Yesterday she addressed a gathering of legislators from across the world at a fringe meeting organised by environmental NGO GLOBE. I will come to what she said in a moment but it is worth reporting that the most striking feature of her presentation was her optimism. Faced with the daunting task of paving the way to a global emissions reduction deal in Paris next year, Figueres appeared remarkably relaxed and unfazed by the challenge. She chivvied along the lawmakers in the room, posing a series of questions which solicited some unexpected results. On the Kyoto Protocols she asked how many delegates were aware of whether their country had ratified the agreement.
Cue shuffling of feet and wandering of eyes by those from outside the EU. After a good bollocking, which set the tone for the rest of her speech, she stressed that the binding targets envisaged within the protocols are the bare minimum needed to achieve a global deal. The protocols need ratifying, and double quick was her clear message. Figueres focused on two themes - targets and money. On financing, she admitted that the Green Climate Fund, integral to supporting developing countries adapt and mitigate the consequences of climate change, was for from ready for action. She stated that although there was already $9.25 billion in the pot, money was only part of the challenge; transparency of spend, governance, fairness were all issues yet to be fully addressed.
She also reminded the room that the negotiating text envisages an annual fund of $100 billion by 2020. She was also candid and said that the fund had yet to inspire action from developing nations. Figueres spoke of the growing debate between financing projects for climate mitigation (technological change to reduce emissions) and climate adaptation (helping countries cope with the effects of climate change).
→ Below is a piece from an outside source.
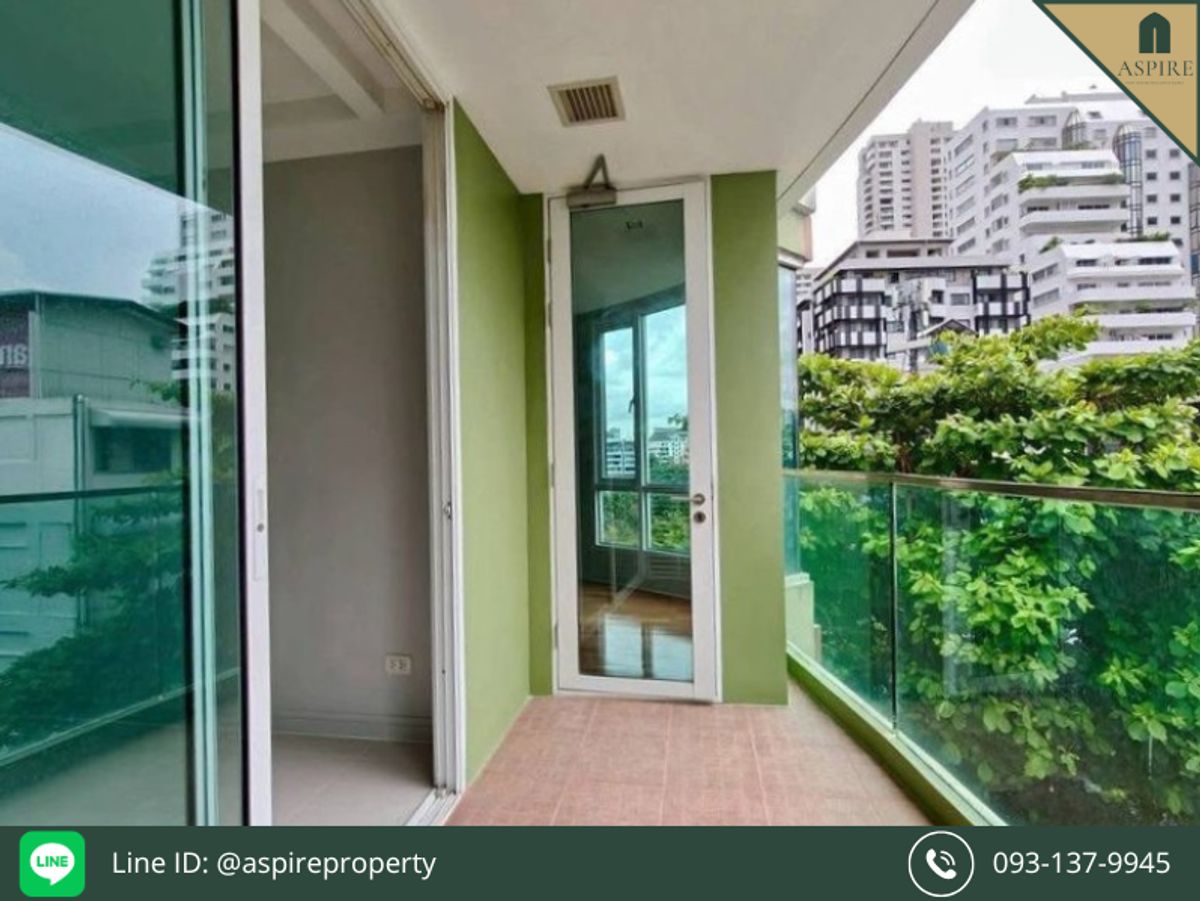 [ขาย] เบเวอรี่ 33 ห้องมุม สุขุมวิท 33 ใกล้ BTS พร้อมพงษ์ – รูปที่ 4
Adaptation is generally popular with developing nations since it builds things that are needed, flood defence for example. Mitigation is popular with developed nations since developed nations are in a better position to benefit from it. Ms Figueres was adamant that both mitigation and adaptation are equally important, describing adaptation measures as the ‘Cinderella of the debate, who will go to the ball’. On targets - Intended Nationally Determined Contributions (INDCs) in the COP20 jargon - Figueres admitted that despite the expectations created by the recent US-China deal, the Lima COP20 discussions were unlikely to result in clear agreed targets.
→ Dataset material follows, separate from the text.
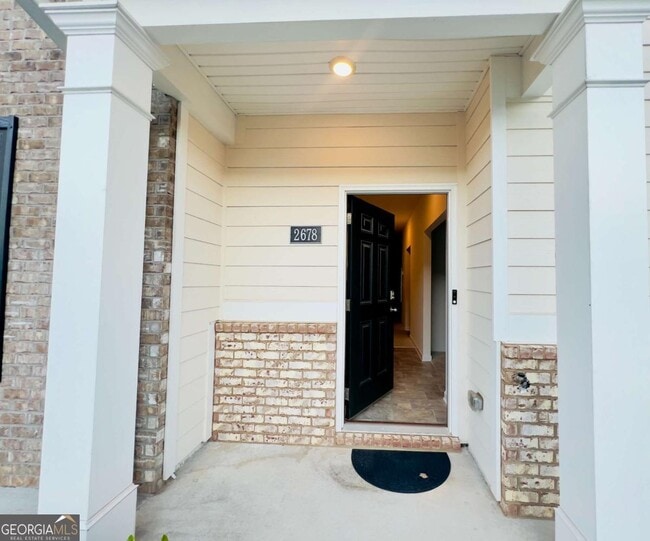 Building Photo - 2678 Paxton Pl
She outlined the timetable by which such targets could and should emerge. Out of Lima an agreed text will emerge. This will be revised in March 2015 to incorporate the INDCS indicated by the various member states. The revised agreement will then be translated into the six working languages of the UN, before transmission to all the states for an consultation on the different national commitments.
This consultation will conclude in June and will be followed by a second appraisal period, which will conclude in October. Finally out of all of this will emerge the draft text for the December Paris negotiations. A whole lot of talking yet to come, with some already speculating that it may be just too big a challenge to meet.